Julio Carranza, Isael Posadas and Noe Sauceda said the time required to actively participate on the Edinburg Economic Development Corporation board conflicted with their businesses.
Carranza, owner of Carranza Development LLC, said the “long, but productive” meetings conflicted with the growth of his company.
“I have a lot of new developments coming up, and that’s really taking up all of my time,” he said. “I don’t feel that it would be a service to the community to not be available 100 percent of the time.”
Posadas, the owner of a local engineering firm, echoed that sentiment.
“I requested to be off the board because of the amount of time it was taking,” he said. “Ultimately, I think I can be more effective if I participate in projects, well no, not projects, but assist the city in other ways.”
Sauceda said he spoke about stepping down with Mayor Richard Molina when he first accepted the position four months ago.
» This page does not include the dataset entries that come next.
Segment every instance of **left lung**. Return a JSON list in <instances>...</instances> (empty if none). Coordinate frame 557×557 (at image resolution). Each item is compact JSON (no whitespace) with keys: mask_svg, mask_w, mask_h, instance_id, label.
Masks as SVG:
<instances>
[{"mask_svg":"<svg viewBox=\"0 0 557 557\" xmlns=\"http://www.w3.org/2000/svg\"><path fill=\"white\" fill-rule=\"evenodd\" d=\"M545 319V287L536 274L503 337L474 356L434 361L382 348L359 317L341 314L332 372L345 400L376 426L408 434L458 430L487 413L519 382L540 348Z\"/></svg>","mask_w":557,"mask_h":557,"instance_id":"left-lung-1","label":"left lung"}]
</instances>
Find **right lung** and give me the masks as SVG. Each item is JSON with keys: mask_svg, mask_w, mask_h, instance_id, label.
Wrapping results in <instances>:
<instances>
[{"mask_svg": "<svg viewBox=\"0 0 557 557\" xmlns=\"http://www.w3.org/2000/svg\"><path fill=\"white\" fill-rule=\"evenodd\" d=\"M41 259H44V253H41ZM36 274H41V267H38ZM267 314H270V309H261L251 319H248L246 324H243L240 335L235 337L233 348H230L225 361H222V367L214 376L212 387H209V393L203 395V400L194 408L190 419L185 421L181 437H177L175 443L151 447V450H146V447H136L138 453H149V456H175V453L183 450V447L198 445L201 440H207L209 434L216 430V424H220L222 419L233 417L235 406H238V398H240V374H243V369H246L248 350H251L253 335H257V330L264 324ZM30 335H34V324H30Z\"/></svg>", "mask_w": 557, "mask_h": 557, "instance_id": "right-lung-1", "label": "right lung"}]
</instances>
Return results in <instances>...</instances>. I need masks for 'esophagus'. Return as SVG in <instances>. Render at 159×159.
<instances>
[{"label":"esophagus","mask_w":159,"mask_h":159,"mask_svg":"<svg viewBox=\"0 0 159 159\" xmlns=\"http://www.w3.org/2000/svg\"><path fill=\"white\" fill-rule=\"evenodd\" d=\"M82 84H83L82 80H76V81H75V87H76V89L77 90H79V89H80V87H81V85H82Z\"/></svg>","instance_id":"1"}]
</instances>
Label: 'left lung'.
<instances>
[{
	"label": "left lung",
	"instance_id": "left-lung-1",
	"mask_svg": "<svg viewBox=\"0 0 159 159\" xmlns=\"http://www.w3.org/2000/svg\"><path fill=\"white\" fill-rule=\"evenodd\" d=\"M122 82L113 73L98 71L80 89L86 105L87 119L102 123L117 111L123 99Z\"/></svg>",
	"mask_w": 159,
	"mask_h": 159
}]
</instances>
Spring is the busiest time for his teacher-certification business, Teacher Builder, because that’s when it focuses on statewide recruitment efforts.
“I figured I’d be the only one that would have to be replaced,” Sauceda said. “I just wish I had more time to put into it.”
Their abrupt departure from the EDC board caused a stir during a city meeting Tuesday when council members voted themselves in as their replacements, leaving only Councilman Homer Jasso Jr. out of the equation.
Mike Farias, an Edinburg school trustee, is the only member of the EDC board who does not also sit on the Edinburg council.
Shortly after the replacements were announced, many of Molina’s critics insinuated he had pushed the members out, but the former board members disputed that accusation.
“That’s going to be the furthest from the truth,” Posadas said. “As a matter of fact, there was no pressure from anybody on the council on the decisions I’ve made so far — never any undue influence on me.”
All three former board members said they were confident the EDC would continue to move forward with the help of its new executive director, Joey Treviño, and the new board members.
“I didn’t think the task would be this difficult,” Sauceda said. “I now have a newfound respect for public servants … it’s work. It doesn’t happen by itself. Someone’s gotta do it.”
And as far as Edinburg’s future, they all remained optimistic.
“I feel that there are now a lot of people that are watching Edinburg, and I’m confident that there are enough eyes and ears out there that people will be held accountable for elected officials’ actions,” Posadas said. “But I’m very optimistic in the future of Edinburg.”